Theres quite a few exchanges throughout the year..keep your eyes peeled x


----------



## Chihuahuasloveme (Jan 8, 2010)

I sent you a pm posting here just in case you don't get it seems like some aren't being delivered


----------



## appleblossom (Mar 10, 2005)

Chihuahuasloveme said:


> I sent you a pm posting here just in case you don't get it seems like some aren't being delivered


I got it & Ive added you to my list..I havent paired anyone up yet but will let you know who your match is when everyone is paired..


----------



## Chihuahuasloveme (Jan 8, 2010)

appleblossom said:


> I got it & Ive added you to my list..I havent paired anyone up yet but will let you know who your match is when everyone is paired..


awesome thanks!


----------



## appleblossom (Mar 10, 2005)

your welcome


----------



## appleblossom (Mar 10, 2005)

I feel like Ive missed someone who wanting in on ss but I cant figure out who it was or maybe I have everyone lol...here is who I have atm in random order..

pinkchi
crawlin
codyann
natti
firefox
chihuahuasloveme
rubia
kitty&kahlua
mommasboy
nessbella
pookypeds
maknlfi

Is that everyone?

Ive also had a few people offer to sign up incase there wernt enough in on the exchange but I didnt mention them atm..

# # # # # # #

TASKS AND EXERCISES —
1. In the forum thread, what does appleblossom say has not been done yet when confirming that Chihuahuasloveme was added to the list?
2. Summarize the forum thread in two sentences.
The data that comes next isn't needed for anything here.

COLLECTED DATA —
# # # # # # #

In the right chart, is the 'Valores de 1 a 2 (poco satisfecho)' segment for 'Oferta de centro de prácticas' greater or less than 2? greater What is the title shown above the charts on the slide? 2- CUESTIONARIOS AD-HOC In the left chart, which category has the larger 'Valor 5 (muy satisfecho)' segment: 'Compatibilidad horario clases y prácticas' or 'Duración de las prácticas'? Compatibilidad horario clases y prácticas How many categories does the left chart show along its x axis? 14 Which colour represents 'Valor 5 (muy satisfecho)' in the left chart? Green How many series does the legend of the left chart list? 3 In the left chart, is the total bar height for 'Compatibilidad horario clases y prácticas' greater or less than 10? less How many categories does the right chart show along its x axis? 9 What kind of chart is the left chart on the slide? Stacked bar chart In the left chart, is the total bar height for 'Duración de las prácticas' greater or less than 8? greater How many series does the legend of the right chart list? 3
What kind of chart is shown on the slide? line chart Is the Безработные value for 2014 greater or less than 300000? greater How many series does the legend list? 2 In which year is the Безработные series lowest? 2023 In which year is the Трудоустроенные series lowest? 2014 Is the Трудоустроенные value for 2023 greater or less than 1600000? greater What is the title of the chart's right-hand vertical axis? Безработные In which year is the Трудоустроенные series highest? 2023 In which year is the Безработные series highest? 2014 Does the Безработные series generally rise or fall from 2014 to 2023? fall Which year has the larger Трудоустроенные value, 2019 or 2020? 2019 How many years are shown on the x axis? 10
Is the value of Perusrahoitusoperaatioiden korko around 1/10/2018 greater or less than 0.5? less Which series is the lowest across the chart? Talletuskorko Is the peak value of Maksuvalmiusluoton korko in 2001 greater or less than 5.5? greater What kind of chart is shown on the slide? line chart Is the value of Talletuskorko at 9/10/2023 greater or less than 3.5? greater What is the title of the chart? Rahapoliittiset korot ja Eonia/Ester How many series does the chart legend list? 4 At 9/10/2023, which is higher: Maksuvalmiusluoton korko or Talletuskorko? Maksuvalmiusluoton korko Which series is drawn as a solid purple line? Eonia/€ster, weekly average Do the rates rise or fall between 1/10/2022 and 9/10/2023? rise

# # # # # # #

YOUR RESPONSES —
1. No one has been paired up yet.

2. Chihuahuasloveme posted in the thread in case a private message had not been delivered, and appleblossom confirmed getting it, added Chihuahuasloveme to the list, and promised to announce each match once everyone is paired. appleblossom then listed the twelve people signed up so far, asked whether that was everyone, and mentioned that a few others had offered to sign up in case there weren't enough in the exchange.